Goal of the exercise
Could you begin at the row that contains "Looking at each of", stop after the last row, and write those rows out again with their requests, scaling every number in the answers (point coordinates and distances) by 2.2 and rounding each to as many decimal places as it had, halves up? Leave the pictures out.

Stored records
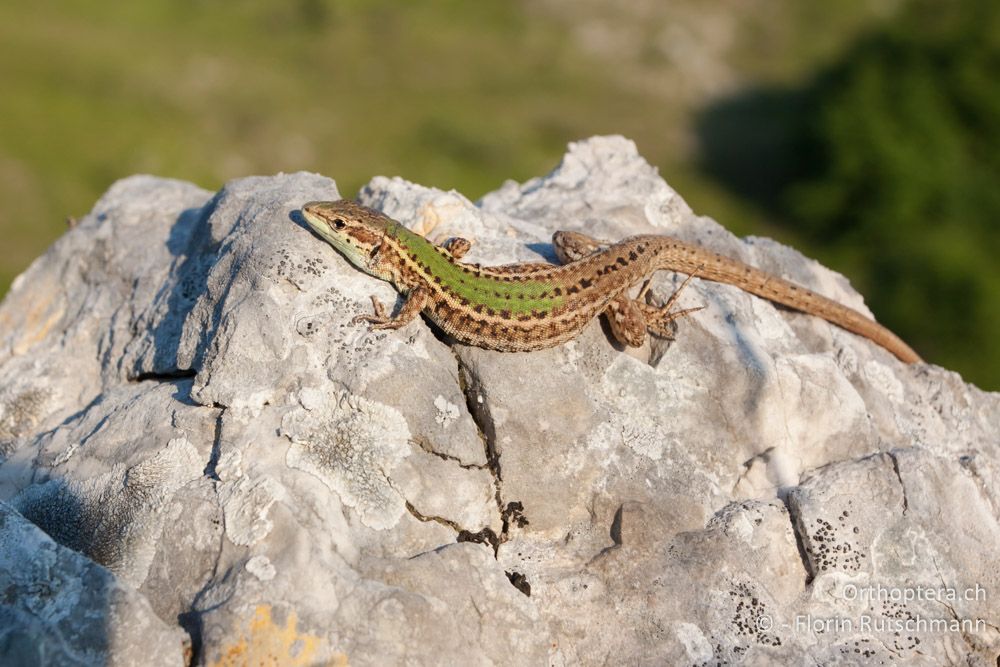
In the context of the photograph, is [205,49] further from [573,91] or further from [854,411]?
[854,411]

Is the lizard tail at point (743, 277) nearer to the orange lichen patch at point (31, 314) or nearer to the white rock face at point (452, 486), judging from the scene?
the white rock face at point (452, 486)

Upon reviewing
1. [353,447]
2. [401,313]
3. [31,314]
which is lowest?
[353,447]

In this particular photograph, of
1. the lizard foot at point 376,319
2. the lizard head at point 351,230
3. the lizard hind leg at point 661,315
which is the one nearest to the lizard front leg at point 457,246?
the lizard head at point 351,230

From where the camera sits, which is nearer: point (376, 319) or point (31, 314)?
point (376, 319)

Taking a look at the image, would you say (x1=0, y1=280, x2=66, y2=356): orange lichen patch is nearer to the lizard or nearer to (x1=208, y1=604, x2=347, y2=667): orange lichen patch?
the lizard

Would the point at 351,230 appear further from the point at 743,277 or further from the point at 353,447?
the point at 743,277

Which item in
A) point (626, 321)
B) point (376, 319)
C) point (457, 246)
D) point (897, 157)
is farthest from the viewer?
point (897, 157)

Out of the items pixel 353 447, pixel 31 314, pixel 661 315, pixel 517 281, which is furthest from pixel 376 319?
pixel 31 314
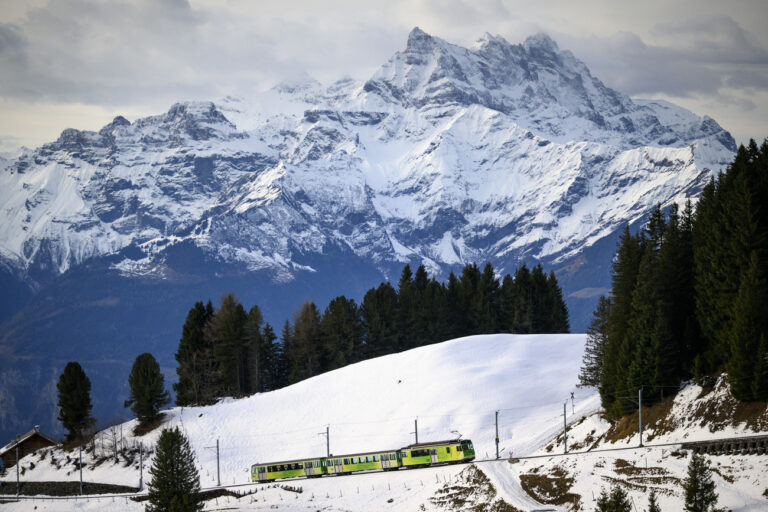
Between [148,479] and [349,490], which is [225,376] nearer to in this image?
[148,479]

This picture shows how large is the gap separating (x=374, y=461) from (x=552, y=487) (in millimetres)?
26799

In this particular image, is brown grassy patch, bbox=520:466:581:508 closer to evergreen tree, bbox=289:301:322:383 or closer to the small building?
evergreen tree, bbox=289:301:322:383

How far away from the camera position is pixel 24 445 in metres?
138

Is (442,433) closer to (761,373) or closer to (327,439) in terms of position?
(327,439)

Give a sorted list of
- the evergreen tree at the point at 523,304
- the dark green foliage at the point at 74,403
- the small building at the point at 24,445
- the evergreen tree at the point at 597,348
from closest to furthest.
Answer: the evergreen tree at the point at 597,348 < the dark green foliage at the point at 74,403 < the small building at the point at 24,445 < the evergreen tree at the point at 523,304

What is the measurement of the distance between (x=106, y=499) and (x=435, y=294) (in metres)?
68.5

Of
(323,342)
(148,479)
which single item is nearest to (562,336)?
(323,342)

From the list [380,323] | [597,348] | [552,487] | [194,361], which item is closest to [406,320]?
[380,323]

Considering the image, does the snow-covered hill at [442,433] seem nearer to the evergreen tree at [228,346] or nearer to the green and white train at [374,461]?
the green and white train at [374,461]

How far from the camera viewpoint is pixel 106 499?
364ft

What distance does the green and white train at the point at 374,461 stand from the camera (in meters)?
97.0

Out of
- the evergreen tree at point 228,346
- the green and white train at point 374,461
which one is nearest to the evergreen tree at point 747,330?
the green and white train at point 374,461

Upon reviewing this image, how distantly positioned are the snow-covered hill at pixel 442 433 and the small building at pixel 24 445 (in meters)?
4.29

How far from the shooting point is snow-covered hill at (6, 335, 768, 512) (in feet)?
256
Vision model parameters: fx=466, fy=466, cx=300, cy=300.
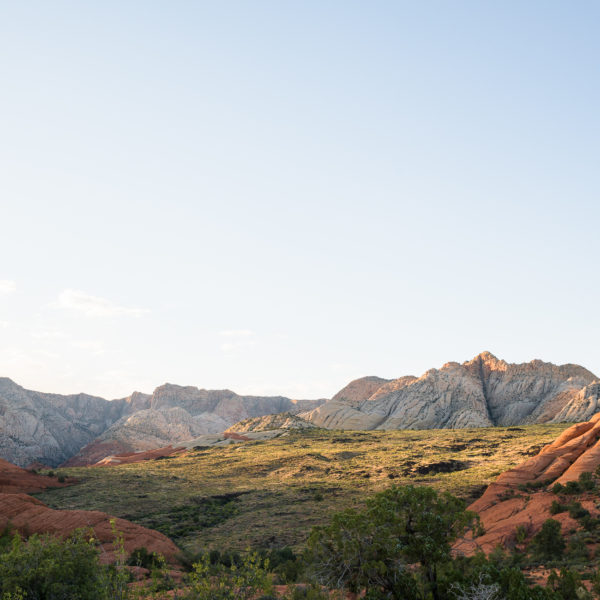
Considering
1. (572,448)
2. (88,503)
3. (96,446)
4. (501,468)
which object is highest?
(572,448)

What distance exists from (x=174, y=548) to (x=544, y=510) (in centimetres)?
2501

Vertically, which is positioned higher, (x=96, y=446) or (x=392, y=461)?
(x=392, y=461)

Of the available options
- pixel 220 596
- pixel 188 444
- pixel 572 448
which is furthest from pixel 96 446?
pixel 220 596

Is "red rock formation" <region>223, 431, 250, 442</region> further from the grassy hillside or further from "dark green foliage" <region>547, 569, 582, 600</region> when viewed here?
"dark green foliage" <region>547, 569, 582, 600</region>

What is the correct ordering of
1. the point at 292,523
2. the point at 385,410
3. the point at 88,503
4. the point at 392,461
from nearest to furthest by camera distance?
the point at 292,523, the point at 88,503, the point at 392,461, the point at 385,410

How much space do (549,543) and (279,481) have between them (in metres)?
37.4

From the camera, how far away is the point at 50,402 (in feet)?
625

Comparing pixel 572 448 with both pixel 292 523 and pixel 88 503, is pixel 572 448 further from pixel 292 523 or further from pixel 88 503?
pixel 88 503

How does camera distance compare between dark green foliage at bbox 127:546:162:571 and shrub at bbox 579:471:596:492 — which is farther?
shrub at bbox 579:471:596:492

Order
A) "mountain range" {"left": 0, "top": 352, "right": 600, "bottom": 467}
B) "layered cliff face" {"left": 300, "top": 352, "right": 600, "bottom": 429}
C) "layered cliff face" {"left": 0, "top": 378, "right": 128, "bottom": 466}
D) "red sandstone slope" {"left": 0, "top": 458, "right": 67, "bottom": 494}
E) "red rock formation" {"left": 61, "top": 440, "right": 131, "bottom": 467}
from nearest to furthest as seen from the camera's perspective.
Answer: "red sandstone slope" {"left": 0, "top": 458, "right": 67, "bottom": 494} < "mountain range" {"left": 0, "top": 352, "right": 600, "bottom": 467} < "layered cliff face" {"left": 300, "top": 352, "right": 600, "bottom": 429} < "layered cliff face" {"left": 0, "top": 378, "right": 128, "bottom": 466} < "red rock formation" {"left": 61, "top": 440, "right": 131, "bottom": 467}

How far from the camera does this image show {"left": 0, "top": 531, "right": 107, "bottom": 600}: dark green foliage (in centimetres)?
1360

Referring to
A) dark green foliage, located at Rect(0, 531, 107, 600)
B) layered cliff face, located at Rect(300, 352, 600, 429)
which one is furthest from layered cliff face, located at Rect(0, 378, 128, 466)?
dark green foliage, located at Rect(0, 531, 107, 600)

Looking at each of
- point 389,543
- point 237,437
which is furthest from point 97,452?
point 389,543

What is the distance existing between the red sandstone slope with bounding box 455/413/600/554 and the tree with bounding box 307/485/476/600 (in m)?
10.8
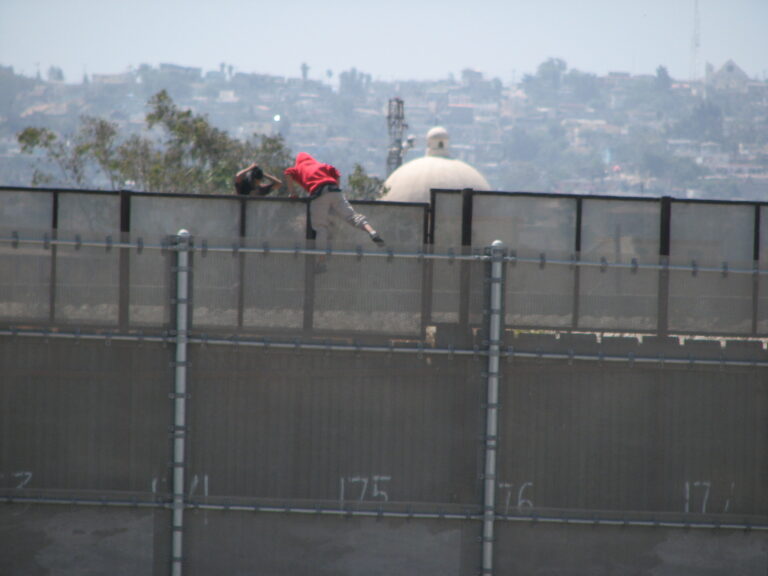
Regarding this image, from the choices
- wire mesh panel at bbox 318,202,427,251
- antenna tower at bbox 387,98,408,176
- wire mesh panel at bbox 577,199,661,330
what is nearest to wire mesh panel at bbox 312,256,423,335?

Written response
Looking at each of
- point 389,543
- point 237,437
which is furthest from point 97,452?
point 856,1195

What is the distance existing between the red sandstone slope with bounding box 455/413/600/554 and the tree with bounding box 307/485/476/600 (in m)?
23.8
Regarding this image, from the choices
- wire mesh panel at bbox 318,202,427,251
- antenna tower at bbox 387,98,408,176
- wire mesh panel at bbox 577,199,661,330
what is nearest to wire mesh panel at bbox 312,256,423,335?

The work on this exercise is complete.